調査の結果、最低海水温は0℃を下回る環境にもかかわらず、窒素固定はほぼ全ての観測点で検出されるとともに鉛直的に複雑な分布をしていました(図2)。熱帯・亜熱帯貧栄養海域では窒素固定は一般に表面で高く、深くなるにつれて低くなります。これは同海域ではシアノバクテリアが主要な窒素固定生物であり、光合成のために光を必要とするからであると考えられています。北極海において表面で窒素固定が高くなる傾向を持たないことは、窒素固定を行う生物が非光合成生物であることを示唆しました。事実、窒素固定生物の組成について次世代シーケンサーを使って網羅的に調べると、ほとんどの観測点で嫌気性細菌と考えられる窒素固定生物が主要となりました(図4)。これはシアノバクテリアが主体である熱帯・亜熱帯貧栄養海域の窒素固定生物群集と大きく異なります。嫌気性細菌は酸素のほとんどない環境で生育する生物です。観測した海域は嫌気性細菌が生存しうるほどの低酸素環境ではありませんでしたが、このような環境では海水中の粒子内に存在する微小な無酸素空間で生息していると考えられています。また、本研究によって窒素栄養塩濃度の高い水でも窒素固定が起こっていることが示されました(図3)。これも熱帯・亜熱帯貧栄養海域とは異なる点です。

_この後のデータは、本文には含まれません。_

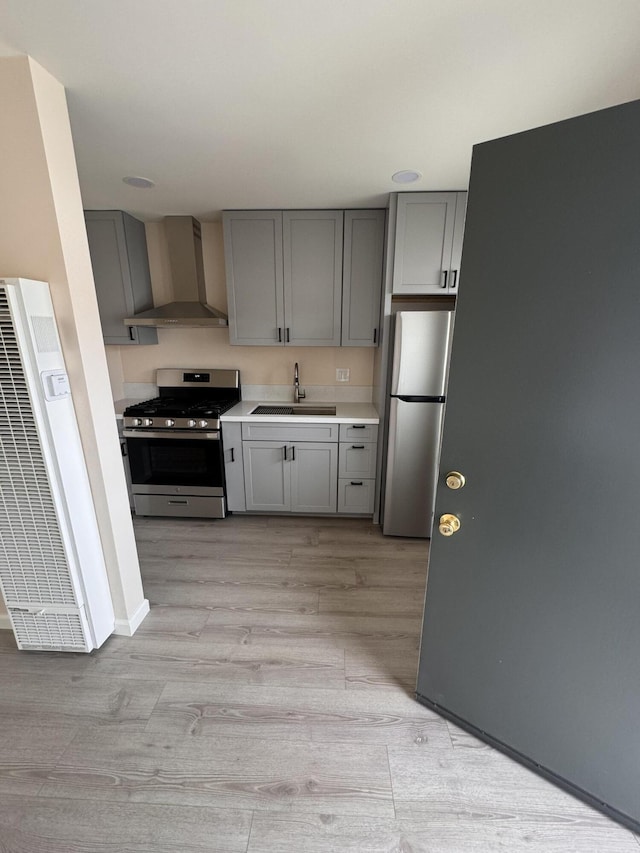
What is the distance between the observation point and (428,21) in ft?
3.36

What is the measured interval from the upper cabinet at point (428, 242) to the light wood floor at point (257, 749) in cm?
209

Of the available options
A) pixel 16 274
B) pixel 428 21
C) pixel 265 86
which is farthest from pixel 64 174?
pixel 428 21

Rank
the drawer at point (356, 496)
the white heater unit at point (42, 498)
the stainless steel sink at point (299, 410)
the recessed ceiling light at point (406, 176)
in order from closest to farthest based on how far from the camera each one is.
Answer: the white heater unit at point (42, 498)
the recessed ceiling light at point (406, 176)
the drawer at point (356, 496)
the stainless steel sink at point (299, 410)

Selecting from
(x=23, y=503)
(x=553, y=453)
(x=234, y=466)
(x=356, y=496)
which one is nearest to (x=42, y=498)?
(x=23, y=503)

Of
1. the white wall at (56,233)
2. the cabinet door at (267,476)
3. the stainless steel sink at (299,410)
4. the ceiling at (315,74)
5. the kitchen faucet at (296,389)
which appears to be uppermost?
the ceiling at (315,74)

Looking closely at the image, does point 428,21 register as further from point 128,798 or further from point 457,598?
point 128,798

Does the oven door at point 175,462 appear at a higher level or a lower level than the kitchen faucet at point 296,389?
lower

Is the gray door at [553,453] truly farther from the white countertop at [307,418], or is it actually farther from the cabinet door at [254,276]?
the cabinet door at [254,276]

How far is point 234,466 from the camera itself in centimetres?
277

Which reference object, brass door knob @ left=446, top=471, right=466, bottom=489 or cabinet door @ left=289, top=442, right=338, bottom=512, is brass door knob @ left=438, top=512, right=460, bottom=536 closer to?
brass door knob @ left=446, top=471, right=466, bottom=489

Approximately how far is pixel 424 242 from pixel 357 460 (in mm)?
1637

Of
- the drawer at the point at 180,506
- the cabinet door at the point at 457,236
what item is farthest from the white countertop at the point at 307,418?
the cabinet door at the point at 457,236

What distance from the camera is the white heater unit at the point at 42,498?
1269 mm

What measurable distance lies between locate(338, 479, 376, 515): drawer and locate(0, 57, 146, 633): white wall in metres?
1.65
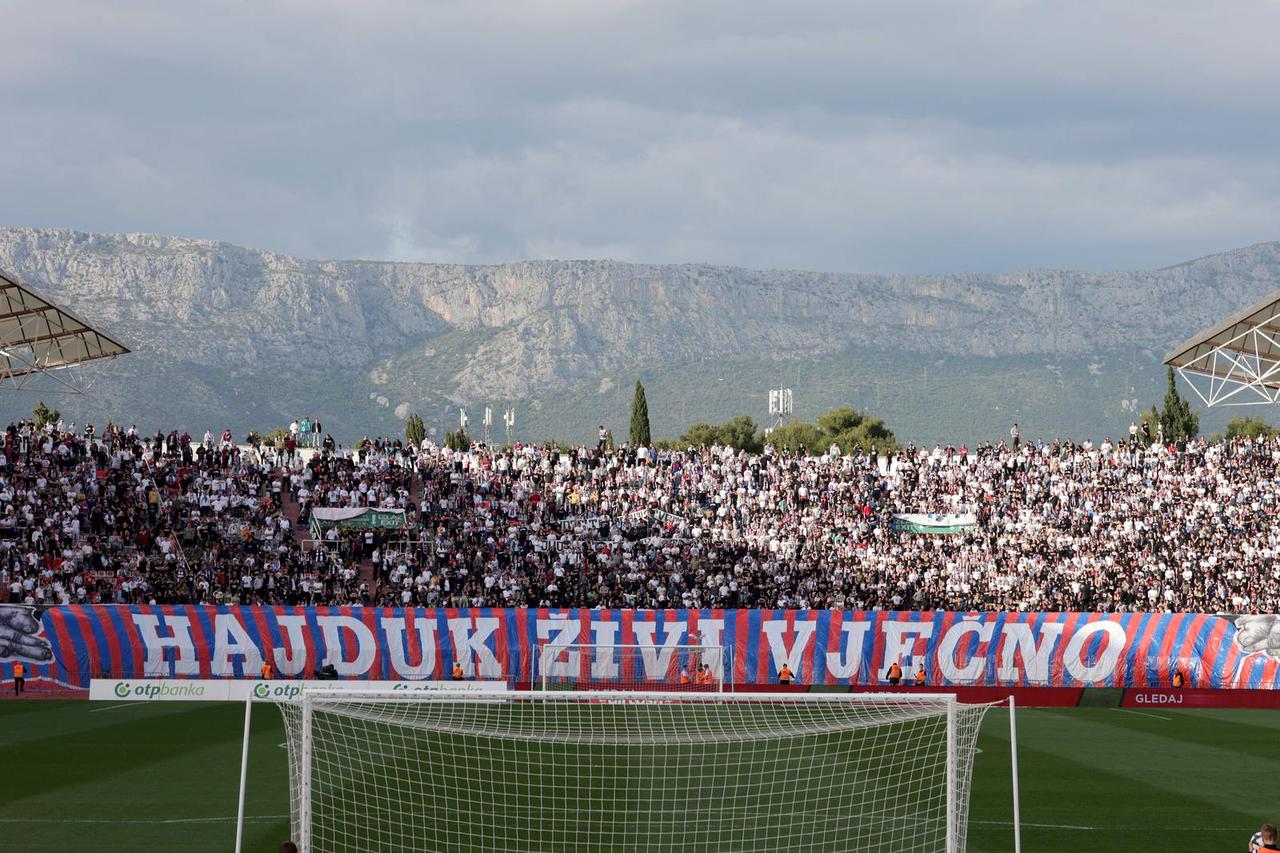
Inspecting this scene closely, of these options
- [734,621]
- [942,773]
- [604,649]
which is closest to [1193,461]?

さらに、窒素固定の北極海の物質循環における重要性を明らかにするため、硝酸塩とアンモニウム塩の取り込み速度を測定し、窒素固定と比較しました。硝酸塩とアンモニウム塩は海洋生物生産の窒素栄養塩として最もよく知られ、その重要性が認識されています。特に硝酸塩の取り込み速度が海洋の物質循環を考える上で重要です。硝酸塩は表層生態系の外部から供給される栄養塩で、正味の生産をもたらすものだからです。アンモニウム塩は沿岸域の場合は表層生態系の外部から供給されることがありますが、基本的には表層生態系の内部で再生され、再循環されるものです。測定の結果、窒素固定はアンモニウム塩取り込み速度に比べると1–2桁ほど小さくなっていました。一方、硝酸塩取り込み速度と比べると、貧栄養水塊では局所的にですが、窒素固定が同じかそれを上回っていることがありました。また水中積算値で比べると窒素固定は硝酸塩取り込み速度に対して最大で21%に相当していました。これらの結果は、窒素固定が北極海の物質循環に確かに寄与していることを示していました。

4.今後の展望

本研究では窒素固定が北極海において広く行われ、貧栄養海域では物質循環に寄与していることが示されました。カナダ海盆では近年の海氷融解の進行により、貧栄養化が進み、硝酸塩の供給量が減少してきていることが示されており、このような海域では将来、窒素固定の生物生産における役割が相対的に増すことが考えられます。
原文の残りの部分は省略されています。